Artificial intelligence has found its way into virtually every corner of our lives. It's in our homes, in our cars and in our phones. It can be found across multiple industries including banking, agriculture, healthcare, transportation and telecommunications - to name only a few.

And it's a growth industry.

Through the beginning of October 2017, year-to-date venture capital investment in AI totaled $7.6 billion vs. $5.4 billion in 2016 and $4 billion in 2015, according to the PitchBook Platform.

Not only has investment in AI increased, but M&A activity as well, with tech giants such as Google's Alphabet, Microsoft and Apple all acquiring AI companies over the past two years to enhance and expand their products and services.

So what's driving this interest and investment?

Data.

Lots of it and growing.

With the proliferation of devices, the rise of IoT and growth in cloud-based services, there's an ever increasing volume of both customer and network data where AI can be used to understand, optimize and improve business and network capabilities. In addition, AI combined with data analytics can synthesize these huge volumes of data to offer actionable intelligence that will make devices smarter and improve performance.

To date, AI is best known as the technology behind the immensely popular digital voice assistants such as Amazon's Alexa, Google Home or any of the voice assistants found on smartphones such as Apple's Siri or Samsung's Bixby.

Their attraction is the simple fact that users are able to interact with their services and devices without using their hands.

Telecom and AI

But beyond the consumer, AI is finding its way into many telecom networks as a means to help operators improve network efficiency, lower operating costs and improve the quality of both service and customer experience.

In today's telecom networks, operators are already leveraging AI through the use of customer service chat bots that are automating customer service inquiries, routing customers to the proper agent, and routing prospects with buying intent directly to sales people.
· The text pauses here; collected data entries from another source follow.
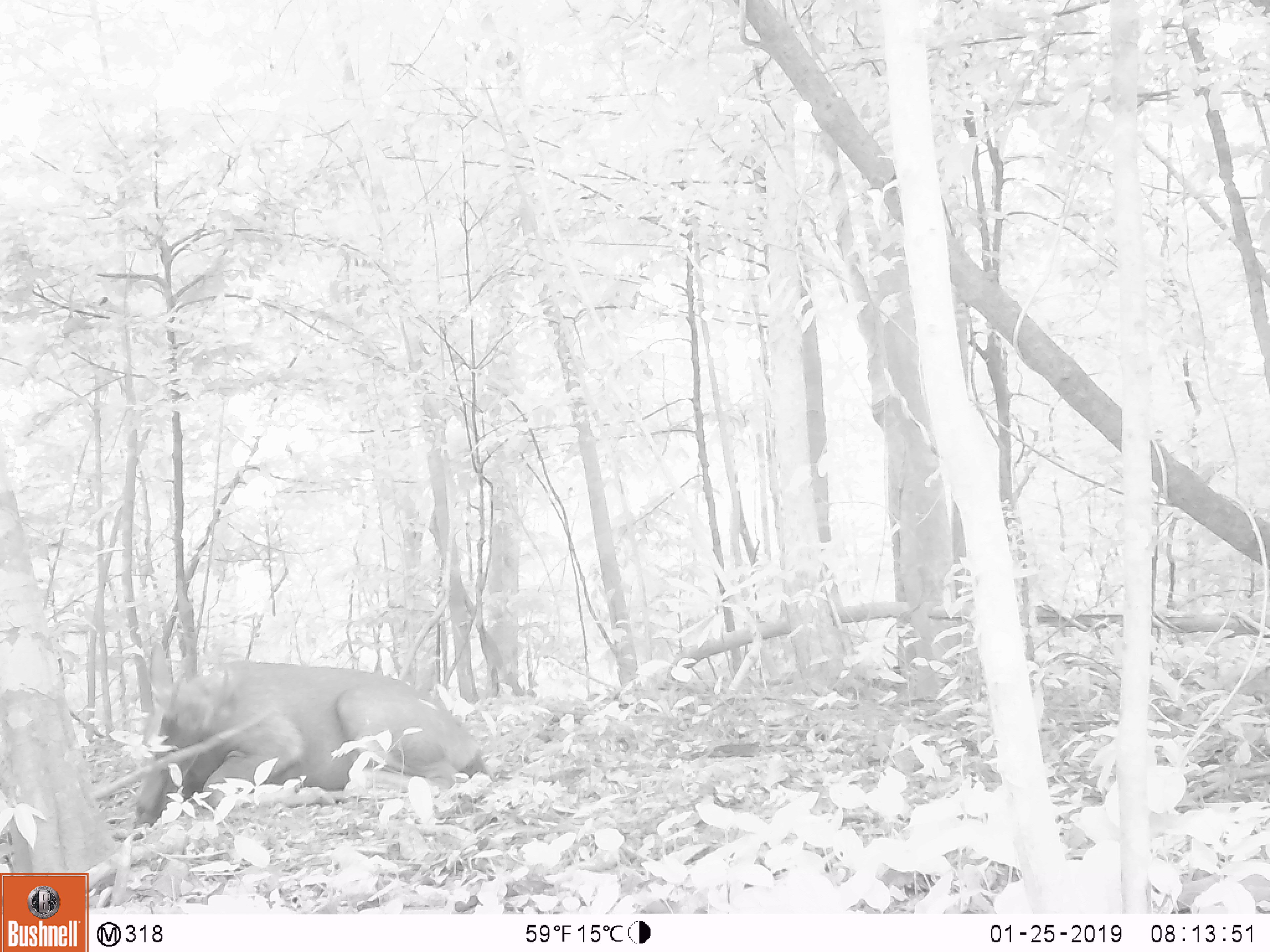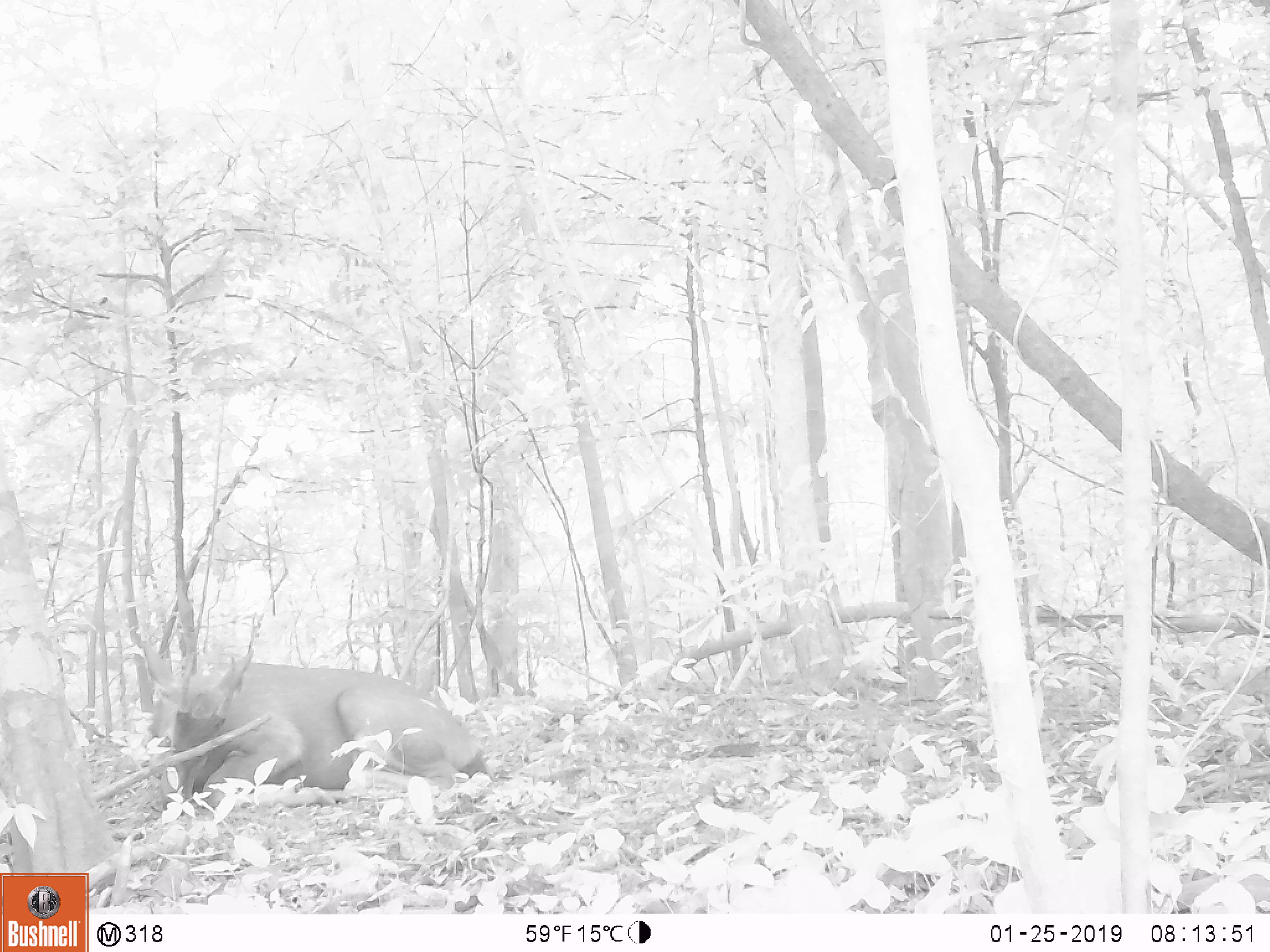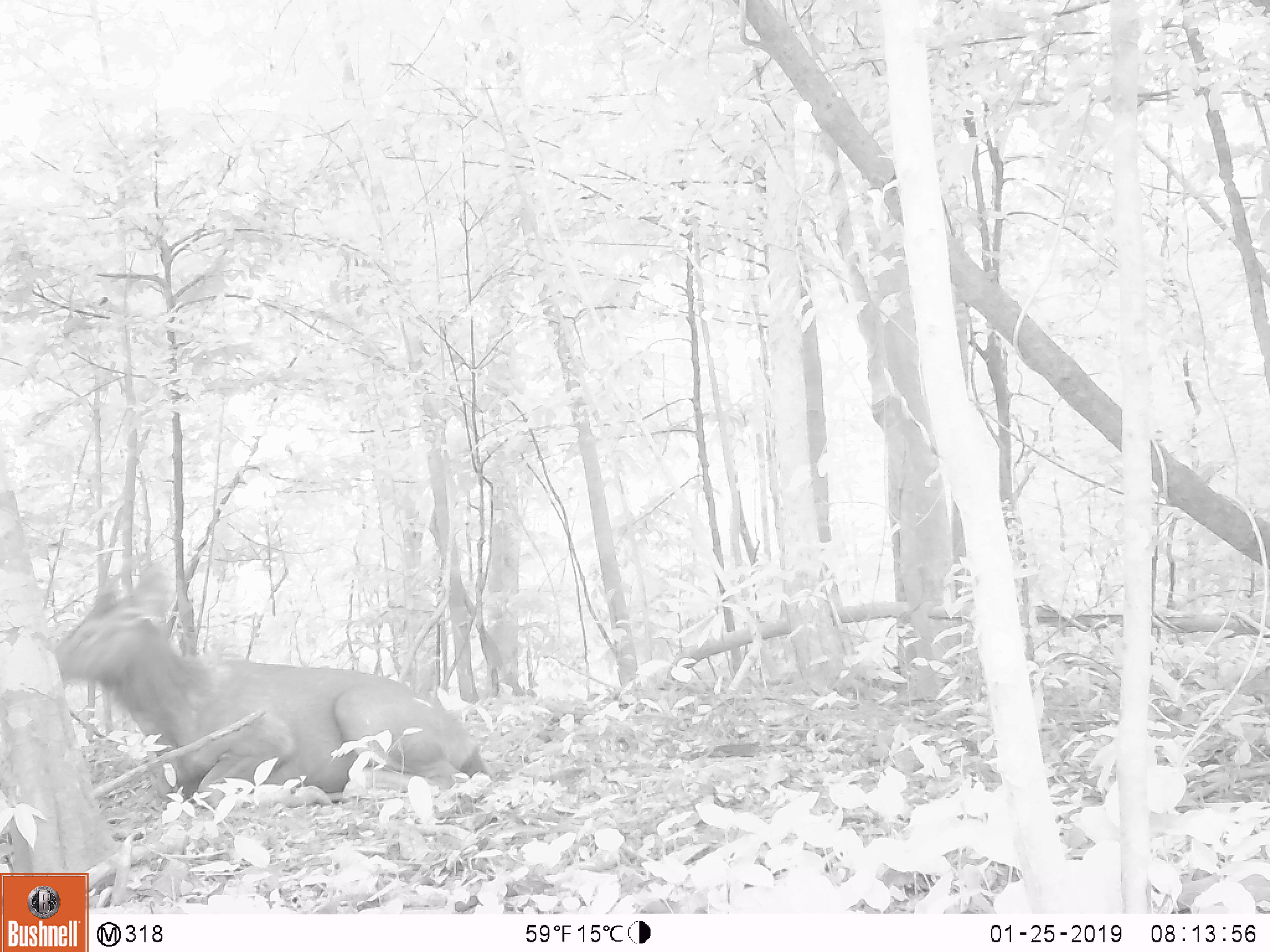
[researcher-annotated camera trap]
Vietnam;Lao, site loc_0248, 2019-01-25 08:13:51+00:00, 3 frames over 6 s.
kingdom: Animalia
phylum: Chordata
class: Mammalia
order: Artiodactyla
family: Cervidae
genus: Rusa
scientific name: Rusa unicolor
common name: sambar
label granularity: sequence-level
However, AI can bring even greater benefits - especially as operators transition their infrastructure with software-defined networking and virtualization technologies. As the network becomes more autonomous, AI will be used to self-diagnose, self-heal and self-orchestrate the network. Additionally, AI will be able to gather and process network data in real time to enable faster decision making.

Since AI systems use algorithms to look for patterns, it will be able to both detect and predict network anomalies, enabling operators to proactively fix problems before customers even notice an issue. In addition, this capability will also help to identify patterns or suspicious activity related to potential security threats - allowing the network to block suspicious traffic in real time before it impacts network performance.
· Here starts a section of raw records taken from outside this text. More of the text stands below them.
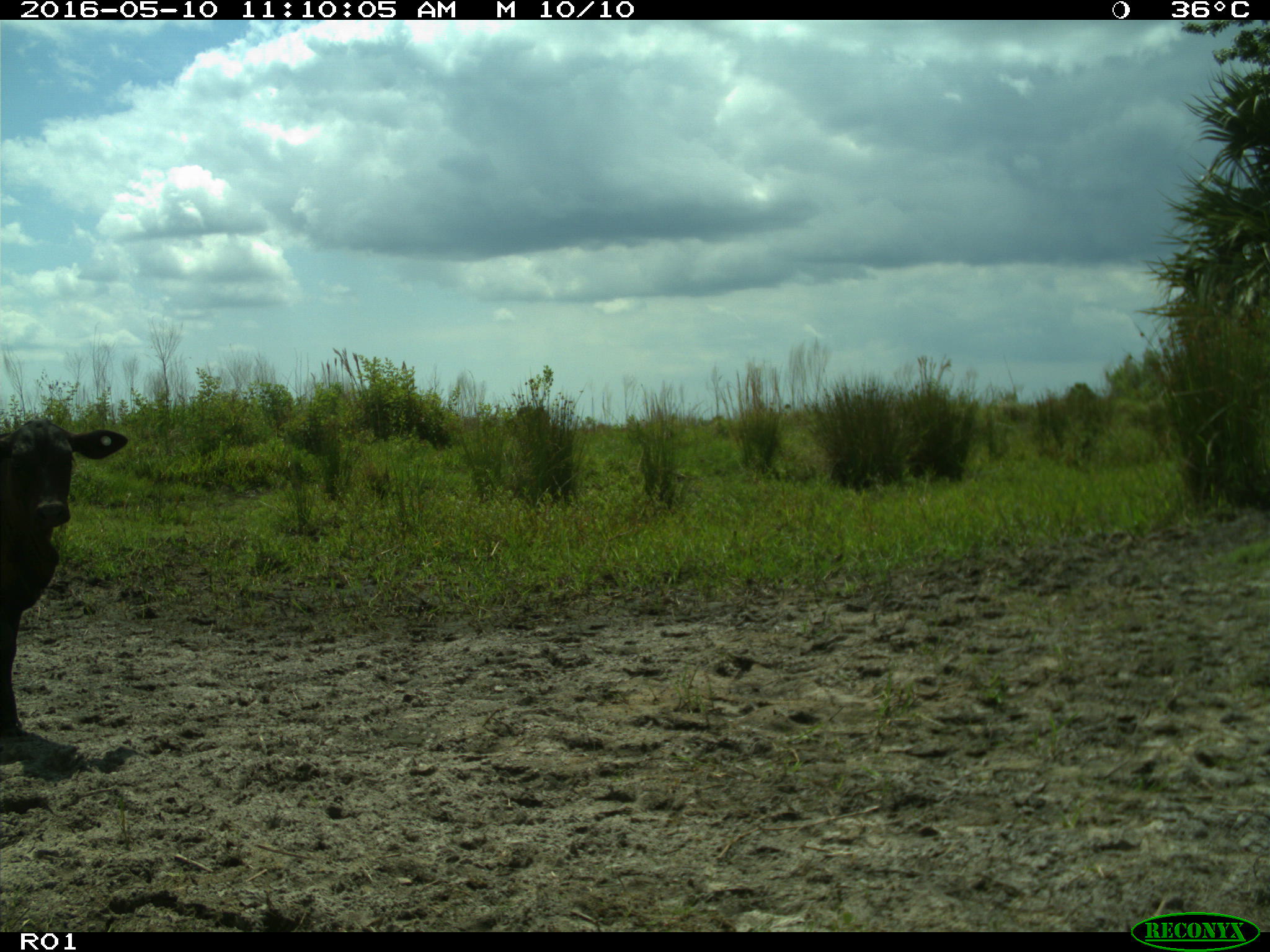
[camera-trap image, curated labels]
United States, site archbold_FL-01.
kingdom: Animalia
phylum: Chordata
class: Mammalia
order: Artiodactyla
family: Bovidae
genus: Bos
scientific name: Bos taurus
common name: domestic cow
AI will also play a key role in enhancing the customer experience, particularly with respect to subscriber intelligence. It will allow operators to analyze content usage trends, network activity and offer conversion rates, in order to push personalized offers and services to the subscriber at the right time. Furthermore, by being able to simultaneously interpret multiple data points, operators will be able to ensure that proposed new products are sold at the right price - based on an intelligent evaluation of competitor products and impact on existing offers - and offered at the best time to appeal most to potential buyers on a per-customer basis.

Untapped potential

The potential for AI in the telecommunications industry remains largely untapped. The continued growth of data - driven by IoT and cloud services - will make automation an operational imperative towards enabling service agility and cost efficiency, particularly as the number of end points grows exponentially larger.

With 5G on the horizon, networks will support a much wider variety of services and applications. This will require the need for autonomous traffic classification and anomaly detection in order to achieve better utilization of network resources - allowing the network to adjust services based on user need, environmental conditions and business goals, resulting in better network optimization.

SDN and NFV may form the foundation for the next generation of networks. But it is AI that will leverage these capabilities to drive new revenue streams and increase customer loyalty, while enhancing network efficiency, improving processes and reducing costs.